• _WHAT THIS TASK INVOLVES_: Transcribe the records in full; omit images.

• _Saved entries_:
§ §
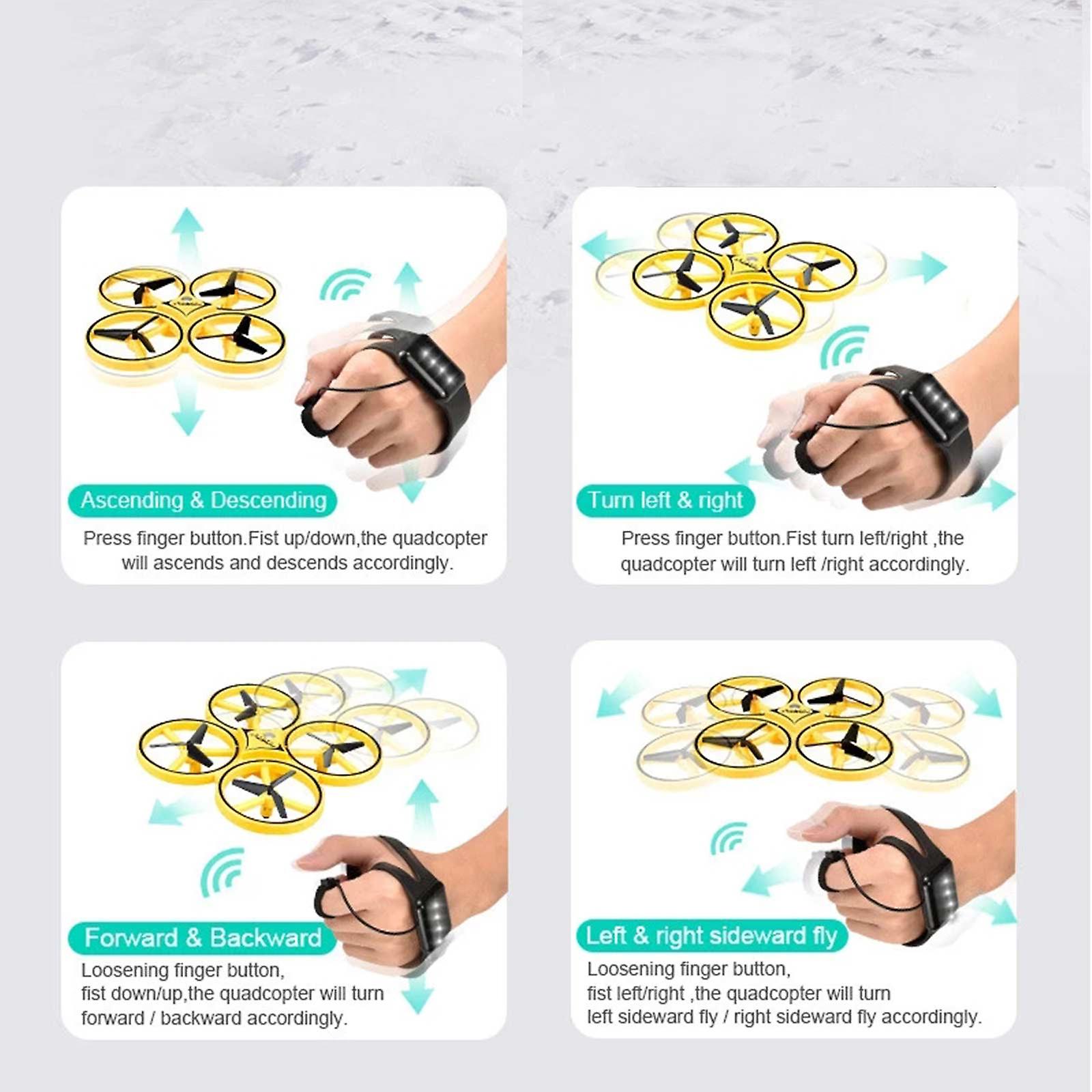 Ascending & Descending

Press finger button.Fist up/down,the quadcopter will ascends and descends accordingly.

Turn left & right

Press finger button.Fist turn left/right ,the quadcopter will turn left /right accordingly.

Forward & Backward

Loosening finger button, fist down/up,the quadcopter will turn forward / backward accordingly.

Left & right sideward fly

Loosening finger button, fist left/right ,the quadcopter will turn left sideward fly / right sideward fly accordingly.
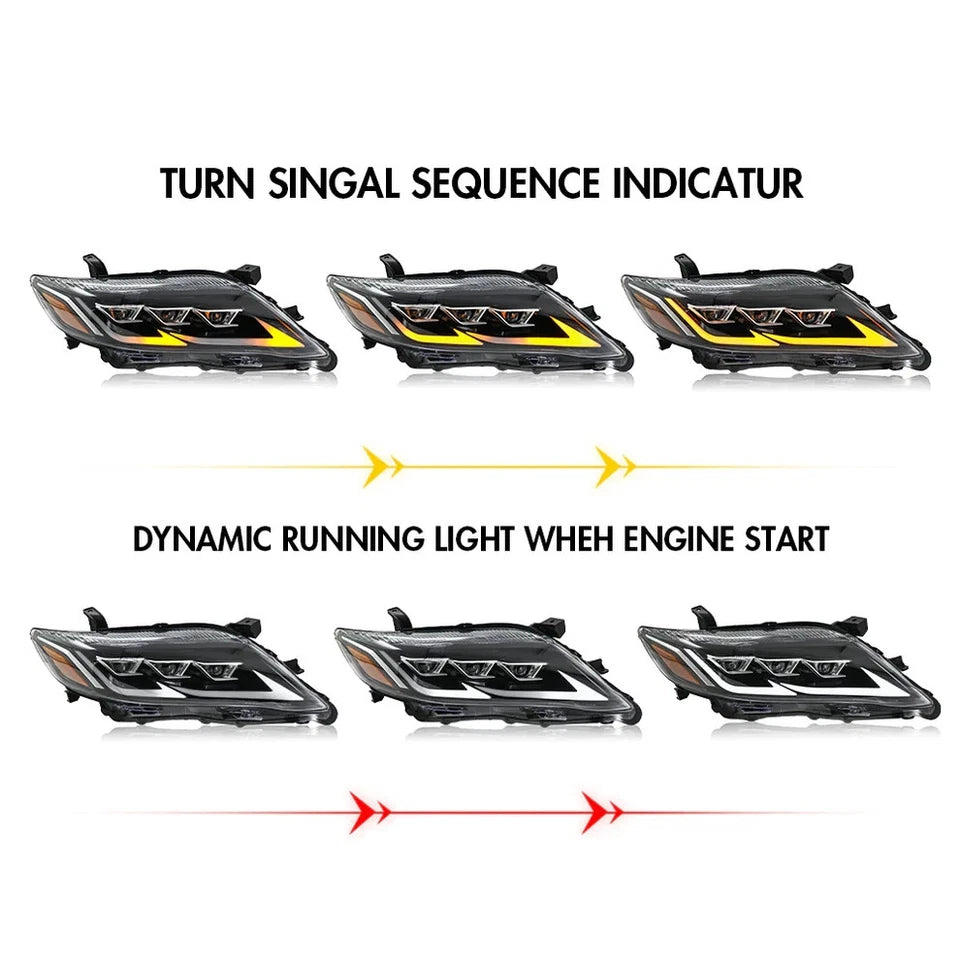 TURN SINGAL SEQUENCE INDICATUR

DYNAMIC RUNNING LIGHT WHEH ENGINE START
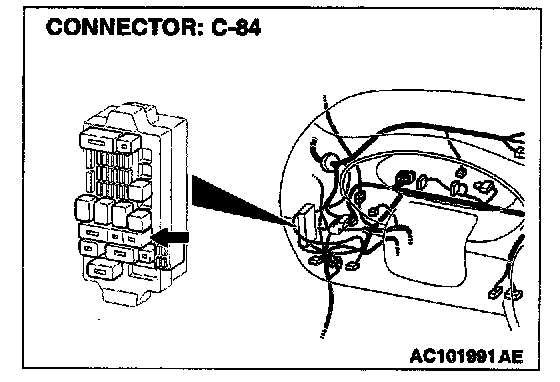 CONNECTOR: C-84

AC101991 AE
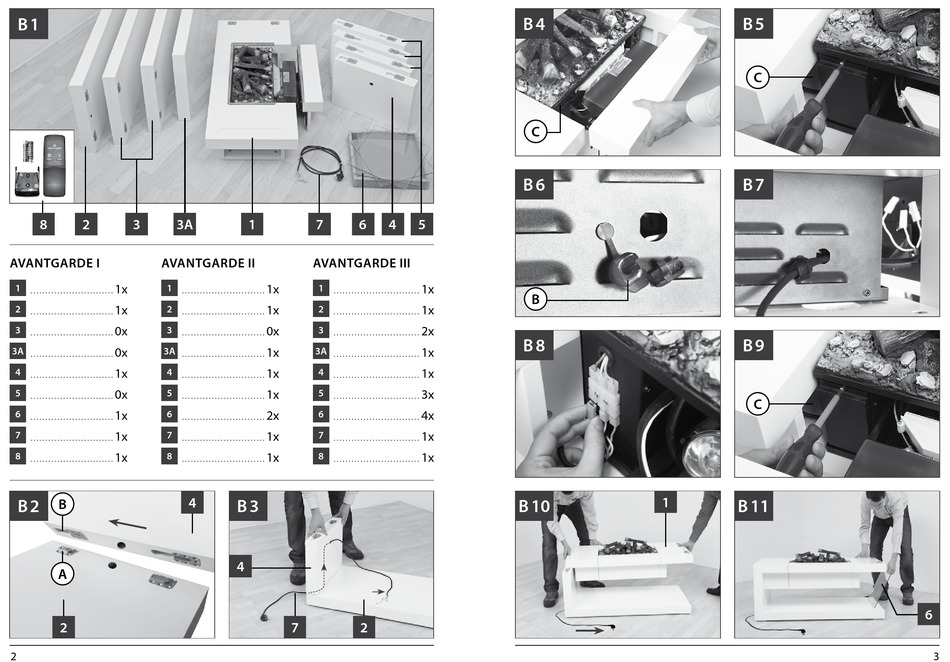 B1

8 2 3 3A 1 7 6 4 5

AVANTGARDE I
1 ..............................1x
2 ..............................1x
3 ..............................0x
3A ..............................0x
4 ..............................1x
5 ..............................0x
6 ..............................1x
7 ..............................1x
8 ..............................1x

AVANTGARDE II
1 ..............................1x
2 ..............................1x
3 ..............................0x
3A ..............................1x
4 ..............................1x
5 ..............................1x
6 ..............................2x
7 ..............................1x
8 ..............................1x

AVANTGARDE III
1 ..............................1x
2 ..............................1x
3 ..............................2x
3A ..............................1x
4 ..............................1x
5 ..............................3x
6 ..............................4x
7 ..............................1x
8 ..............................1x

B2
B 4 A 2

B3
4 7 2

2

B4
C

B5
C

B6
B

B7

B8

B9
C

B10
1

B11
6

3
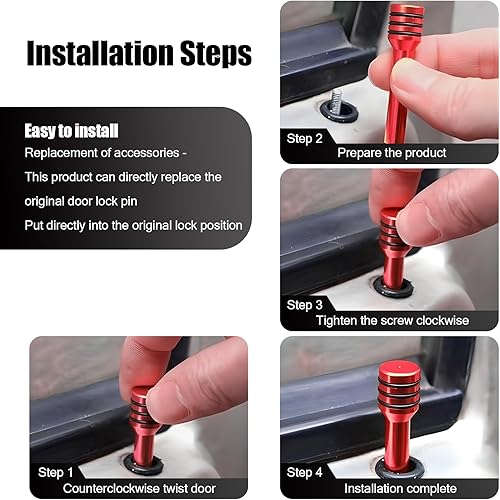 Installation Steps

Easy to install

Replacement of accessories -

This product can directly replace the original door lock pin

Put directly into the original lock position

Step 2
Prepare the product

Step 3
Tighten the screw clockwise

Step 1
Counterclockwise twist door

Step 4
Installation complete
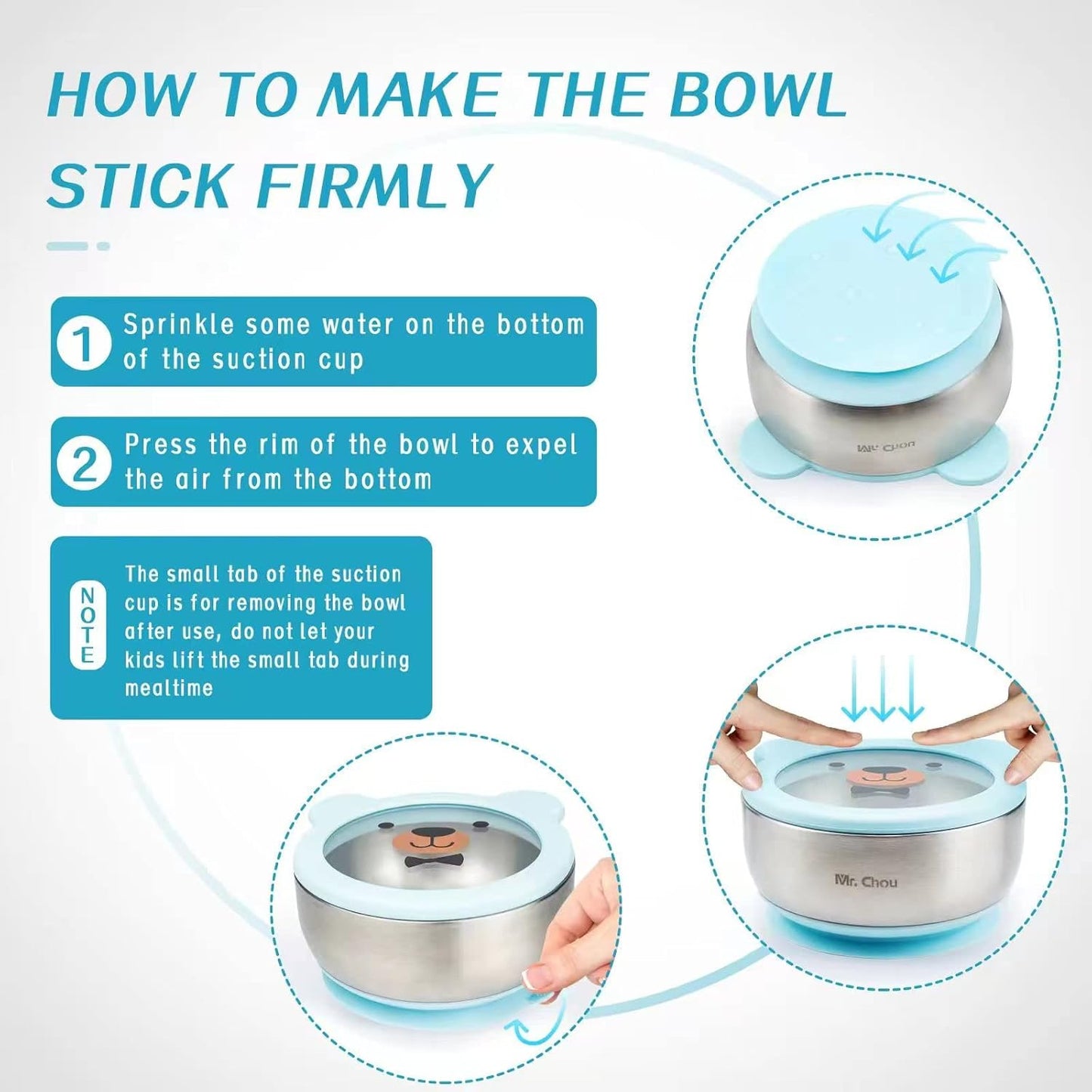 HOW TO MAKE THE BOWL STICK FIRMLY

1 Sprinkle some water on the bottom of the suction cup

2 Press the rim of the bowl to expel the air from the bottom

NOTE The small tab of the suction cup is for removing the bowl after use, do not let your kids lift the small tab during mealtime

Mr. Chou

Mr. Chou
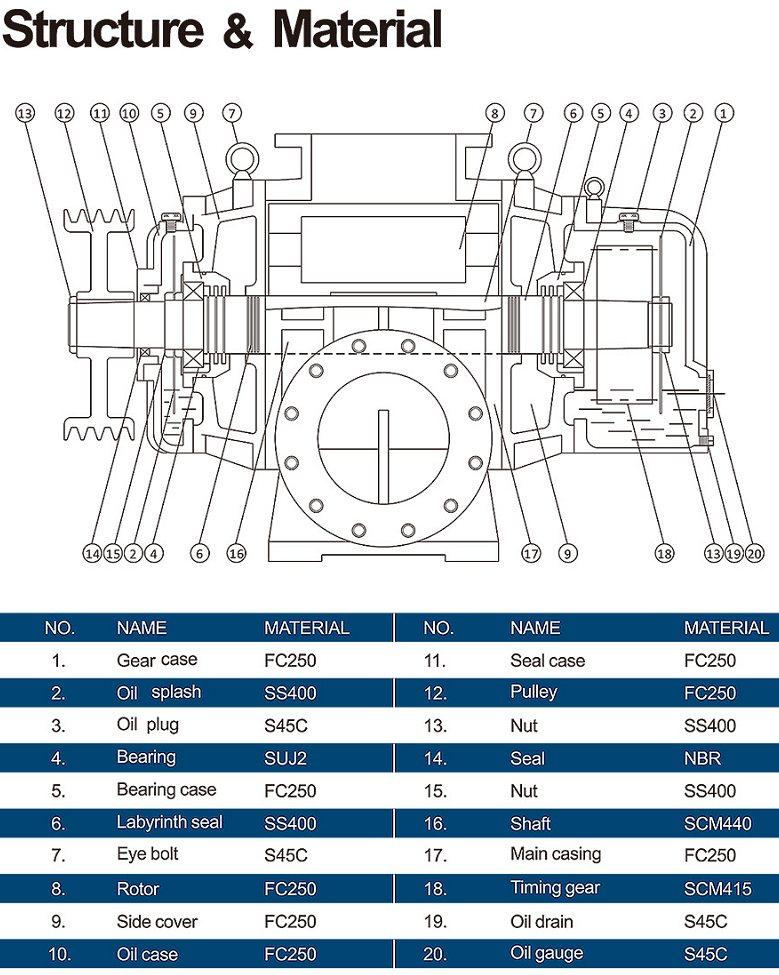 Structure & Material

13 12 11 10 5 9 7 8 7 6 5 4 3 2 1

14 15 2 4 6 16 17 9 18 13 19 20

| NO. | NAME | MATERIAL | NO. | NAME | MATERIAL |
|---|---|---|---|---|---|
| 1. | Gear case | FC250 | 11. | Seal case | FC250 |
| 2. | Oil splash | SS400 | 12. | Pulley | FC250 |
| 3. | Oil plug | S45C | 13. | Nut | SS400 |
| 4. | Bearing | SUJ2 | 14. | Seal | NBR |
| 5. | Bearing case | FC250 | 15. | Nut | SS400 |
| 6. | Labyrinth seal | SS400 | 16. | Shaft | SCM440 |
| 7. | Eye bolt | S45C | 17. | Main casing | FC250 |
| 8. | Rotor | FC250 | 18. | Timing gear | SCM415 |
| 9. | Side cover | FC250 | 19. | Oil drain | S45C |
| 10. | Oil case | FC250 | 20. | Oil gauge | S45C |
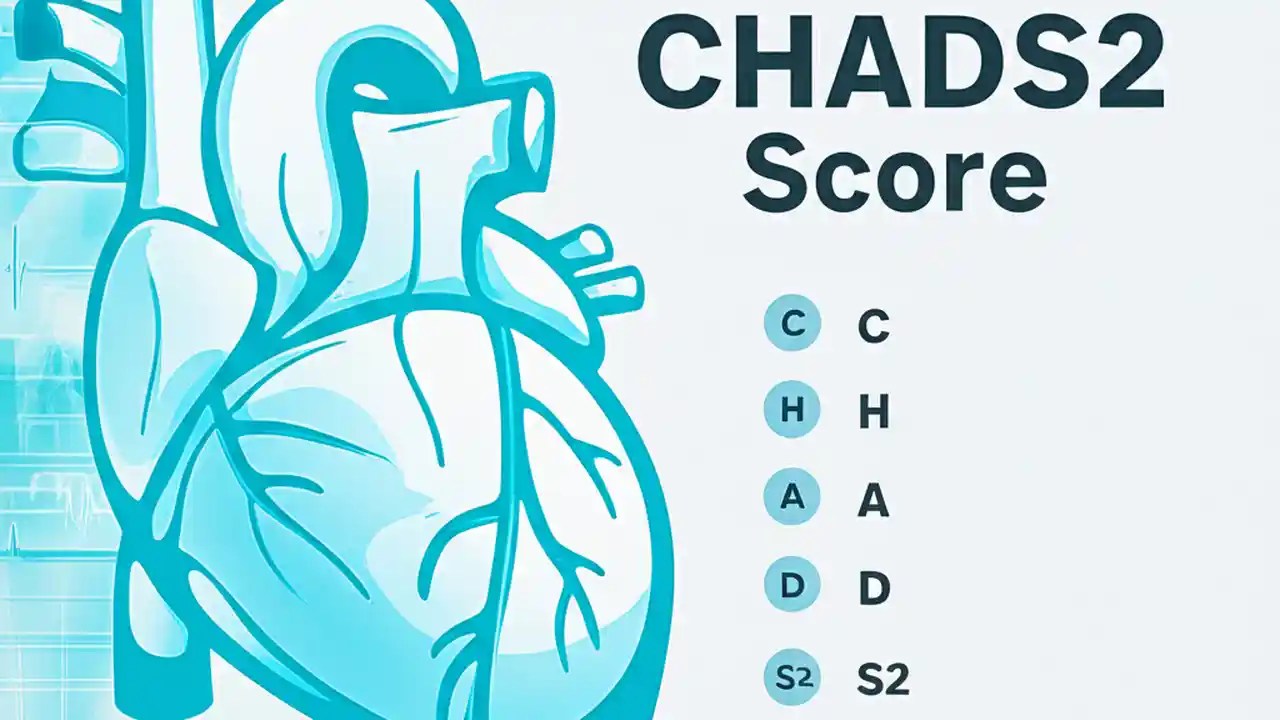 CHADS2
Score

C C
H H
A A
D D
S2 S2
§ §
• _TASK SOLUTION_:
 Ascending & Descending

Press finger button.Fist up/down,the quadcopter will ascends and descends accordingly.

Turn left & right

Press finger button.Fist turn left/right ,the quadcopter will turn left /right accordingly.

Forward & Backward

Loosening finger button, fist down/up,the quadcopter will turn forward / backward accordingly.

Left & right sideward fly

Loosening finger button, fist left/right ,the quadcopter will turn left sideward fly / right sideward fly accordingly.
 TURN SINGAL SEQUENCE INDICATUR

DYNAMIC RUNNING LIGHT WHEH ENGINE START
 CONNECTOR: C-84

AC101991 AE
 B1

8 2 3 3A 1 7 6 4 5

AVANTGARDE I
1 ..............................1x
2 ..............................1x
3 ..............................0x
3A ..............................0x
4 ..............................1x
5 ..............................0x
6 ..............................1x
7 ..............................1x
8 ..............................1x

AVANTGARDE II
1 ..............................1x
2 ..............................1x
3 ..............................0x
3A ..............................1x
4 ..............................1x
5 ..............................1x
6 ..............................2x
7 ..............................1x
8 ..............................1x

AVANTGARDE III
1 ..............................1x
2 ..............................1x
3 ..............................2x
3A ..............................1x
4 ..............................1x
5 ..............................3x
6 ..............................4x
7 ..............................1x
8 ..............................1x

B2
B 4 A 2

B3
4 7 2

2

B4
C

B5
C

B6
B

B7

B8

B9
C

B10
1

B11
6

3
 Installation Steps

Easy to install

Replacement of accessories -

This product can directly replace the original door lock pin

Put directly into the original lock position

Step 2
Prepare the product

Step 3
Tighten the screw clockwise

Step 1
Counterclockwise twist door

Step 4
Installation complete
 HOW TO MAKE THE BOWL STICK FIRMLY

1 Sprinkle some water on the bottom of the suction cup

2 Press the rim of the bowl to expel the air from the bottom

NOTE The small tab of the suction cup is for removing the bowl after use, do not let your kids lift the small tab during mealtime

Mr. Chou

Mr. Chou
 Structure & Material

13 12 11 10 5 9 7 8 7 6 5 4 3 2 1

14 15 2 4 6 16 17 9 18 13 19 20

| NO. | NAME | MATERIAL | NO. | NAME | MATERIAL |
|---|---|---|---|---|---|
| 1. | Gear case | FC250 | 11. | Seal case | FC250 |
| 2. | Oil splash | SS400 | 12. | Pulley | FC250 |
| 3. | Oil plug | S45C | 13. | Nut | SS400 |
| 4. | Bearing | SUJ2 | 14. | Seal | NBR |
| 5. | Bearing case | FC250 | 15. | Nut | SS400 |
| 6. | Labyrinth seal | SS400 | 16. | Shaft | SCM440 |
| 7. | Eye bolt | S45C | 17. | Main casing | FC250 |
| 8. | Rotor | FC250 | 18. | Timing gear | SCM415 |
| 9. | Side cover | FC250 | 19. | Oil drain | S45C |
| 10. | Oil case | FC250 | 20. | Oil gauge | S45C |
 CHADS2
Score

C C
H H
A A
D D
S2 S2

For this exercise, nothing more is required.